Bismarck checked Jessica's other eye, then said, “Not an uncommon amount of time to be out cold after a good knock on the head. She needs to wake up soon, though.” He quickly ran his hands over her limbs. “Like you said, no breaks. She's lucky in that respect. Her eyes look all right. Let's try some smelling salts.”
He took a small bottle from his black medical bag, uncorked it, and held it under Jessica's nose. At first, she didn't react, but after a second she flinched away from it and her eyelids began to flutter. A moment later, she opened her eyes all the way and gasped.
“There you go,” the doctor said as he put the cork back in the bottle. “Works every time.”
“What . . . where am I?” Jessica asked as she tried to sit up.
Bismarck's hand on her shoulder held her down.
“You're in the hotel lobby, Miss Wheeler,” Luke told her. “Don't worry, you're safe now.”
“Those men . . . two men . . . they burst into my room and grabbed me when I about to go to bed—” Jessica stopped short and looked down at herself, then at the crowd of people around her. “Oh, my God. This . . . this is so embarrassing.”
“You don't need to be embarrassed,” Hobie said. “This isn't your fault.”
“How . . . how did I get away from them?”
Langston waved a hand at Luke and Hobie. “These two desert knights saved you, Miss Wheeler, just like they saved all of us earlier when those outlaws attacked us.”
Jessica looked at them. “I can't thank you enough.”

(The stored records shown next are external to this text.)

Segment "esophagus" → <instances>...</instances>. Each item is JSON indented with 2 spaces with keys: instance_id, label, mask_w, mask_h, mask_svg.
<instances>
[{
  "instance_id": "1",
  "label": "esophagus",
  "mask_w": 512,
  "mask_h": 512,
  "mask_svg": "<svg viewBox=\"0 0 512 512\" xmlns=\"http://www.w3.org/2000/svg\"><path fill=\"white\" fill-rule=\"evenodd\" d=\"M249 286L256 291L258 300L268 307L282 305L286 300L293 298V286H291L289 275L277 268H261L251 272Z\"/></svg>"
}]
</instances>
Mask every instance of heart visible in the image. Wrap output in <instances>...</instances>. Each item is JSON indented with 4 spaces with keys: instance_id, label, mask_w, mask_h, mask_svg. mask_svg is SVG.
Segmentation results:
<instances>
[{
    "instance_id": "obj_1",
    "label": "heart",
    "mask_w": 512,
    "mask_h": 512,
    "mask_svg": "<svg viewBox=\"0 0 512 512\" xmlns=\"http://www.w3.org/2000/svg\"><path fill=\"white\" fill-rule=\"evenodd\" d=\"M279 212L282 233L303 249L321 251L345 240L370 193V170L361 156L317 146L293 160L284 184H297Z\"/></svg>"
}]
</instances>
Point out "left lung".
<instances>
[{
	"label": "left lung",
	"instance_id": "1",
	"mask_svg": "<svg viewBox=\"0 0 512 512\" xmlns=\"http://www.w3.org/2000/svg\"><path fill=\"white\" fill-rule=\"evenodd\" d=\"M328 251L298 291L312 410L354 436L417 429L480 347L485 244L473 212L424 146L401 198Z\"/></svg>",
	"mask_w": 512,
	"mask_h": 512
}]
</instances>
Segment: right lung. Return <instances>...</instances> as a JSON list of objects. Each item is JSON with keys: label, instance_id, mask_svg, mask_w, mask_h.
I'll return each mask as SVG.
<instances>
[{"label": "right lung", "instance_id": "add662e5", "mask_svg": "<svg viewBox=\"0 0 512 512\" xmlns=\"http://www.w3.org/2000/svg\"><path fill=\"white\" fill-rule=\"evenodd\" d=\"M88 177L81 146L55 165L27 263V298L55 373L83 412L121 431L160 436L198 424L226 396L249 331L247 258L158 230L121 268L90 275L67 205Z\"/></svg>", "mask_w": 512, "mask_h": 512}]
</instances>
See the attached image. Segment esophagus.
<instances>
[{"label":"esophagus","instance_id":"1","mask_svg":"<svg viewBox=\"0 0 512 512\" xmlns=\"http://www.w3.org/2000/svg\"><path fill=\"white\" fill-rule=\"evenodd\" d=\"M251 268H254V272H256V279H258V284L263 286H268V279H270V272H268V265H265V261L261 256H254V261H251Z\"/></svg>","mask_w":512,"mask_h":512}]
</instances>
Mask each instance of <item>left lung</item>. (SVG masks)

“No thanks necessary,” Hobie said. “And you almost got hurt bad while we were trying to help you, so if you had, I reckon that would've been our fault.”
“Nonsense,” Luke said. “It would have been the fault of those two men who tried to kidnap Miss Wheeler.”
“That's right,” Jessica agreed. “Please don't blame yourself for anything, Mr. McCullough.”
“Hobie.”
She smiled and nodded and said, “Hobie,” which put a big grin on the young man's face. Jessica went on, “Do you think I could go back up to my room?”
Luke looked at the doctor, who said, “I don't see why not. Does your head hurt, my dear?”
“Yes, it does.”
“I'm not surprised, after feeling that lump on your head. It may hurt for a day or two, but I think you're going to be all right. If the pain suddenly gets worse, you'll need to let me know.”
“But . . . I won't be here. The stage is leaving again in the morning.”
Bismarck frowned. “I'm not sure it would be a good idea for you to travel so soon.”
“But I have to!” Again, Jessica started to sit up, clutching the blanket around her.